Article: People are Looking Up!

An article by Marc Cheves, 2013 in The American Surveyor

Link to original article: theamericansurveyor_cheves-peoplearelookingup_vol10no11

Intergeo 2013 was held October 8–10 in Essen, Germany. As the largest geotechnology event in the Western world, attendees each year witness the rollout of future tech. Located in the heart of the Ruhr industrial region in northwest Germany, the event this year teemed with more than 500 exhibitors and 16,000 attendees from more than 80 countries. Simply put, there in no equivalent show in this country.

In the past, manufacturers of survey equipment used in the United States waited for the annual American Congress on Surveying and Mapping (ACSM) show to announce new products. Over time, they began announcing them throughout the year, or at their own shows. At this year’s Intergeo, Trimble made 11 announcements in one day, Topcon made seven announcements throughout the week, and many more were made over the course of the show. As editor, I post news releases on our website, and set a record one day with 25 posts from the conference. You can visit amerisurv.com to get a glimpse of the new product announcements. I have also posted photos of the show on our flickr account, which can be reached from our website.

Succinctly, Intergeo 2013 can be summed up in a single sentence: People are looking up! I say this due to the profusion of Unmanned Aerial Vehicles (UAVs) on exhibit. Recent history will attest to that: in 2011 there were seven UAV companies, in 2012 there were 16, and this year, 35. These devices were flown both inside and outside the exhibit halls. They ranged from tiny palm-width units that fit easily in one’s hand, to 8-propeller octocopters capable of lifting a FARO scanner. Inexplicably, the FAA is keeping a damper on the use of UAVs in this country. While these devices are certain to curtail the performing of traditional topographic surveys, photogrammetry from 100–200 feet is quite accurate and
eminently useable for land development topo.

Hordes of students attested to the rate at which young professionals are flocking to this technology. Common on the show floor were instructors with a gaggle of one to two dozen enthusiastic students tagging along, soaking in the bounty of geotechnology. Of course, Germany, being the size of Colorado with a population of 80+ million, makes it easy for practically every surveyor or student in the country to attend the show, but it’s refreshing to see so much enthusiasm.
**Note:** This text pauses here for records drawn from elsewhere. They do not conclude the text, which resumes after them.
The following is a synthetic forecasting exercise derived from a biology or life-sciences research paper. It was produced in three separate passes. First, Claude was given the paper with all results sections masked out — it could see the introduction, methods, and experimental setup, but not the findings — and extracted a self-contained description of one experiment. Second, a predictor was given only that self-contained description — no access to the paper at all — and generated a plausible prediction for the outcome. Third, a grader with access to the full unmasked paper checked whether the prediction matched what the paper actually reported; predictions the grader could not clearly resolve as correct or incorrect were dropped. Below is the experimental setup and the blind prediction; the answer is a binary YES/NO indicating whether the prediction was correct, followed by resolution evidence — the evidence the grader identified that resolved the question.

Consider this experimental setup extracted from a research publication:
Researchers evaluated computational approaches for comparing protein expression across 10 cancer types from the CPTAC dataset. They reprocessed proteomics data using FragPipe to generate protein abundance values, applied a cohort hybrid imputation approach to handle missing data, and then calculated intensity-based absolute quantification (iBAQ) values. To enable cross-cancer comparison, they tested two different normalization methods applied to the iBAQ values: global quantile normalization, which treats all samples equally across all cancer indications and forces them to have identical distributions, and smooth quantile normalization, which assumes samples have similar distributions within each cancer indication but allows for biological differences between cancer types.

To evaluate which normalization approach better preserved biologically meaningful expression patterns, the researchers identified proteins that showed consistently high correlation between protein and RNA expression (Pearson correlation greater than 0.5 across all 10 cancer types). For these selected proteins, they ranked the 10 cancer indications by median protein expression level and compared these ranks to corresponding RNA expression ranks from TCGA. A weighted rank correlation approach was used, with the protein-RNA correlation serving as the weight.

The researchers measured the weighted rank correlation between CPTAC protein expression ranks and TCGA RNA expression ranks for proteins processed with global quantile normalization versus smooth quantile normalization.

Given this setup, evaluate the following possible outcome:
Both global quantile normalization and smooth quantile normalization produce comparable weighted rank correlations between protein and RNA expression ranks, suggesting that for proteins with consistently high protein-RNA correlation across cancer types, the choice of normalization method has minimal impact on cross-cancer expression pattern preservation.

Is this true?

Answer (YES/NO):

Of particular interest to me was a group of 15–20 smiling students led by longtime friend, Professor Mathias Lemmens from the Delft University of Technology in Holland. They were absorbing the technology like sponges. The Europeans have made great strides in modifying and adapting their educational opportunities to
incorporate geo-tech. From my own experience, trade fair exhibitions like these gave me ideas that I would later incorporate into my survey practice. I applaud these teachers for creating such opportunities.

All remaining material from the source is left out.